Llovió oro. Cayó del cielo, sin darnos cuenta, en un rincón de Rosario (Argentina). Allí, al sur de la provincia de Santa Fé, conviven dos clásicos del fútbol argentino: Rosario Central y Newell’s Old Boys; allí, donde nació un grande de la escritura, Fontanarrosa, artista de la carcajada e incondicional de Central.
En el 87 Diego Armando Maradona llevó al éxtasis a la región italiana de la Campania. La ciudad de Nápoles le rinde eterno tributo por el primer Scudetto de su historia. Algo impensable. También llovió oro en el sur de Italia en honor a Maradona. Zurdo siempre fue sinónimo de talento: futbolista especial.

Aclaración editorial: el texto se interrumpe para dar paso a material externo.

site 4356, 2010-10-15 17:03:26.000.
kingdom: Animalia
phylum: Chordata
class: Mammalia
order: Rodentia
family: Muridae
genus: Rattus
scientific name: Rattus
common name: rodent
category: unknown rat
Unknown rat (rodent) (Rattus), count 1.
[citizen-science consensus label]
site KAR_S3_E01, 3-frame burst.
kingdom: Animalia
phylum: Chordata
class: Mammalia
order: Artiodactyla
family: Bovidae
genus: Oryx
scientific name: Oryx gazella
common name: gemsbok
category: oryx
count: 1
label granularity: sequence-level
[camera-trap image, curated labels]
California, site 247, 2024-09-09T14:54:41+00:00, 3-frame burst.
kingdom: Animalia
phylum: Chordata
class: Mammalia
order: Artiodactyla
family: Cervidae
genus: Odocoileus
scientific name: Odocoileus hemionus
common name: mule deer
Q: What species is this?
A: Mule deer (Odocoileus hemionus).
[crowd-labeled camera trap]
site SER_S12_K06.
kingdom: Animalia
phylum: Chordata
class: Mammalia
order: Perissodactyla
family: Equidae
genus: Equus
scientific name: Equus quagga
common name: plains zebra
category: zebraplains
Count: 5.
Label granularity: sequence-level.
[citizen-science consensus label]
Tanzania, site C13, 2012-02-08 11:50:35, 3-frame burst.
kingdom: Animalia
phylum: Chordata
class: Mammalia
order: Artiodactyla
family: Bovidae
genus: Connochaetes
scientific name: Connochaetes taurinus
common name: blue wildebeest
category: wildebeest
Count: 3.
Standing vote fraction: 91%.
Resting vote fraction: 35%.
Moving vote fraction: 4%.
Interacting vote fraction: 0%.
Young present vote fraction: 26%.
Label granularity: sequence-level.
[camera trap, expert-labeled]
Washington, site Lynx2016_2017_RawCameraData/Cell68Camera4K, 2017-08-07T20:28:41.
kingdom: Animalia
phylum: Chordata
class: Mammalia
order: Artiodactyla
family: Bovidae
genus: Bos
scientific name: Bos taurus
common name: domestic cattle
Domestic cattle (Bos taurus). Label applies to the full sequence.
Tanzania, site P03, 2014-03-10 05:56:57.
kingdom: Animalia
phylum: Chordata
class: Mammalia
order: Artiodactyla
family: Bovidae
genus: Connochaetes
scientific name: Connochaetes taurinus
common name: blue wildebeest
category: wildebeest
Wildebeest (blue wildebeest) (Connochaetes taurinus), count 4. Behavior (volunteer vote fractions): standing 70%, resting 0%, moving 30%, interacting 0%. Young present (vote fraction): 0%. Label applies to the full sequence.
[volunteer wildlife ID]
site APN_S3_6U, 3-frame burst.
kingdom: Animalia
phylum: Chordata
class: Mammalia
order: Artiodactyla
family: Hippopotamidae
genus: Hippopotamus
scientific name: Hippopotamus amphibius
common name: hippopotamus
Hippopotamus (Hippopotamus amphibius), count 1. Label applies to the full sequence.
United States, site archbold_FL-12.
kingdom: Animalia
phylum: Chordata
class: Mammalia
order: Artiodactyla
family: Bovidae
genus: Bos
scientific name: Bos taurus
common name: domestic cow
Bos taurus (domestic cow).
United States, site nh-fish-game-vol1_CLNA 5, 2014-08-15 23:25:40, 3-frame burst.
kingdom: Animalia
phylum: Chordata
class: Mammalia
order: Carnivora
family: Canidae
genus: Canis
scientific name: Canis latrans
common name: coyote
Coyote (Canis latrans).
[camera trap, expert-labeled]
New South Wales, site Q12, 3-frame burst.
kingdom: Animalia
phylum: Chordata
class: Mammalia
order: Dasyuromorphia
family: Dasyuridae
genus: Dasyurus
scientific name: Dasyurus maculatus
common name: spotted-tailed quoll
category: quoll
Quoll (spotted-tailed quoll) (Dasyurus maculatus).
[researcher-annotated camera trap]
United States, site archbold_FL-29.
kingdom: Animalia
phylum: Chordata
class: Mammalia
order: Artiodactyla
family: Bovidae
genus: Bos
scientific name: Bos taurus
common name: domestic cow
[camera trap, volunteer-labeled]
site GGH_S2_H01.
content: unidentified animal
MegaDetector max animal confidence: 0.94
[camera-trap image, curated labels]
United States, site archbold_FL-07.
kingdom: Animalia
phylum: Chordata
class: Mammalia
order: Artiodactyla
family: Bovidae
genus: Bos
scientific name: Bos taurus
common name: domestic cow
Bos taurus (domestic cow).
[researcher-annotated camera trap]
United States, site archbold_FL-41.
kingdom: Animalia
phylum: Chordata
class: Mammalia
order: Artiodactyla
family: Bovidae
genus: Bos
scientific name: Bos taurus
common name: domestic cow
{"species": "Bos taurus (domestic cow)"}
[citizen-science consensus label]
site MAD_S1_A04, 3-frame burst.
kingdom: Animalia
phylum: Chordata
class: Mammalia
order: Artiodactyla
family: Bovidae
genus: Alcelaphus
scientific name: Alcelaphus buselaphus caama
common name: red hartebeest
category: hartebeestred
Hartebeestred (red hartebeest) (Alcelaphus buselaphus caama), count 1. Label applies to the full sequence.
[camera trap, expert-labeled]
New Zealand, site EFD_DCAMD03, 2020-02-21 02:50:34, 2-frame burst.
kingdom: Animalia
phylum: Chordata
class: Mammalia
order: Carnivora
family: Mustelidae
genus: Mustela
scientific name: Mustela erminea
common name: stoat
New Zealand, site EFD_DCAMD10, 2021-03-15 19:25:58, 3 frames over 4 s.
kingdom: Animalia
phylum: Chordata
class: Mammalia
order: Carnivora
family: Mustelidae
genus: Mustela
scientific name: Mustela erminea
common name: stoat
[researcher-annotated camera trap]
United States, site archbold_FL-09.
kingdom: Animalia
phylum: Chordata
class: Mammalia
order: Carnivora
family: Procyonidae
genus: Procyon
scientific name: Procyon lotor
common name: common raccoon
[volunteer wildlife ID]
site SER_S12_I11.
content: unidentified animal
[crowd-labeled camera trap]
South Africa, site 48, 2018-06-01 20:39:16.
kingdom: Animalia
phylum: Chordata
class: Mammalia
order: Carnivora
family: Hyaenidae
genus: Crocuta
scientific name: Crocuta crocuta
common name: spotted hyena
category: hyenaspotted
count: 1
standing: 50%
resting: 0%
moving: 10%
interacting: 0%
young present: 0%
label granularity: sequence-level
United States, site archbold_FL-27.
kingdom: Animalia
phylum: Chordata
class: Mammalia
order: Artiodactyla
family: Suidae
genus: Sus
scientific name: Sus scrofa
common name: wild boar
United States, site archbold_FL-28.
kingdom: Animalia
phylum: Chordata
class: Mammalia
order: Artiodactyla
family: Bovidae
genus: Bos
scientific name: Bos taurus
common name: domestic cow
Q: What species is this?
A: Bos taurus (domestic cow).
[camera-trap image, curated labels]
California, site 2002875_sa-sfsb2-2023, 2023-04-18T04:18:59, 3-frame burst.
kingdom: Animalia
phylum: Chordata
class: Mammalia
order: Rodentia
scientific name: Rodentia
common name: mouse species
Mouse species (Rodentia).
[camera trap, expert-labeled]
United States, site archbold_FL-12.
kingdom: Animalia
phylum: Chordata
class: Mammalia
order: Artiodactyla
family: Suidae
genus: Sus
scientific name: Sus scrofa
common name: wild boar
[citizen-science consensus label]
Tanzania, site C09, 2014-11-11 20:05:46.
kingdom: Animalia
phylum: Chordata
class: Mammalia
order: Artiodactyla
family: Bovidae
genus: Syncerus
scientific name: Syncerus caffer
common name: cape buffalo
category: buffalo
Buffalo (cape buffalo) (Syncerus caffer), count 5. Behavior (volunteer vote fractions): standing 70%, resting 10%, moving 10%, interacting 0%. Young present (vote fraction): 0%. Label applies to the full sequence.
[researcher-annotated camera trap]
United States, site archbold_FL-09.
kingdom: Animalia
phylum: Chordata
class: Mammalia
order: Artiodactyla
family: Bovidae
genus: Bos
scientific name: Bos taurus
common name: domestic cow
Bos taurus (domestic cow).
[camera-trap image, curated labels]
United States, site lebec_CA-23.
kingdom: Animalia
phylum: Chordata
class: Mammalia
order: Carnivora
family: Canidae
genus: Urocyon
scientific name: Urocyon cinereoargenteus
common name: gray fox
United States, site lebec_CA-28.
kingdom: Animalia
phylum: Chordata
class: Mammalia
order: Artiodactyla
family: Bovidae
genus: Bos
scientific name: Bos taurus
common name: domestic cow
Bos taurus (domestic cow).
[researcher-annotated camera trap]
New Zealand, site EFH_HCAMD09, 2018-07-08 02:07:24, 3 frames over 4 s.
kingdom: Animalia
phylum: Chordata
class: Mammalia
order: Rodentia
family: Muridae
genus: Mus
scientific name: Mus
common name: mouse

El año que Maradona encarnó a San Gennaro, patrón de Nápoles, nacía en Rosario Lionel Messi, un ser diminuto bañado en oro.
La llevaba pegada al pie (más bien a la tibia, por lo menudo de su cuerpecillo), como Diego. Era tan pequeño que Argentina lo perdió de vista por una cuestión vital: necesitaba crecer. Y nada mejor que Barcelona, la Masía, para crecer y hacerse grande con la pelota pegada a su ingenio.
El fútbol, como la vida, tiene infinidad de vericuetos. Curiosamente, se hablaba de Víctor Vázquez como el mejor de su generación (la del 87). El mediocampista juega en el segundo equipo del Barça a las órdenes de Luis Enrique. Una gravísima lesión de rodilla ha condicionado su carrera; mientras, Cesc Fábregas, Gerard Piqué y Leo Messi, sus compañeros de camada, tocan el cielo.
Hace poco más de un mes, Messi y Víctor Vázquez coincidían en un terreno de juego después de mucho tiempo. Abrieron camino juntos, con los ojos cerrados. Fue en el último partido de la primera fase de la Champions League. Víctor marcó ese día. Cuando abrió los ojos se encontró abrazado a Leo. “Te lo mereces” le espetó el argentino. El sentimiento de quien lo pasó mal alguna vez. Leo sufrió para crecer (no como futbolista). Y Víctor Vázquez ha sufrido demasiado en su crecimiento profesional. Cruce de caminos en la Masía.
Ayer en Zúrich todos se acordaron de los compañeros que pasaron por la academia. Principalmente del primero que consiguió llegar al equipo mayor, Ángel Pedraza, fallecido el pasado sábado. Le recuerdo por su esfuerzo, y me queda en la retina aquella infausta tanda de penaltis para el barcelonismo, ante el Steaua, en el Sánchez Pizjuán. ¡Cómo han cambiado los tiempos! Parece mentira. Hoy todo es oro en Barcelona.
Se presumía que el Balón dorado sería para Andrés Iniesta o Xavi Hernández, por aquello del Mundial. Era una manera de agasajar una obra muy particular, premiando a los que ponen el sello al juego. Ambos son el ojo clínico del FC Barcelona: uno es azul, el otro grana. Alguna vez dos países han organizado conjuntamente una Eurocopa o un Mundial. ¿Y por qué no compartir el Balón de Oro? Sería una manera de premiar al ideario, de dar preponderancia al colectivo, personificándolo en el sello de calidad que imprimen Xavi e Iniesta.
El Balón, finalmente, es para Messi. Pero hilando más fino, podríamos decir que el Balón es de Messi. Sí. Como cuando en el patio del colegio el mejor agarra la pelota y no la suelta. La lleva bajo el brazo, como si fuera pegada al pie. Y todos le miran con admiración. Imagino la caricatura del Negro Fontanarrosa: un ser atómico con una zurda de oro.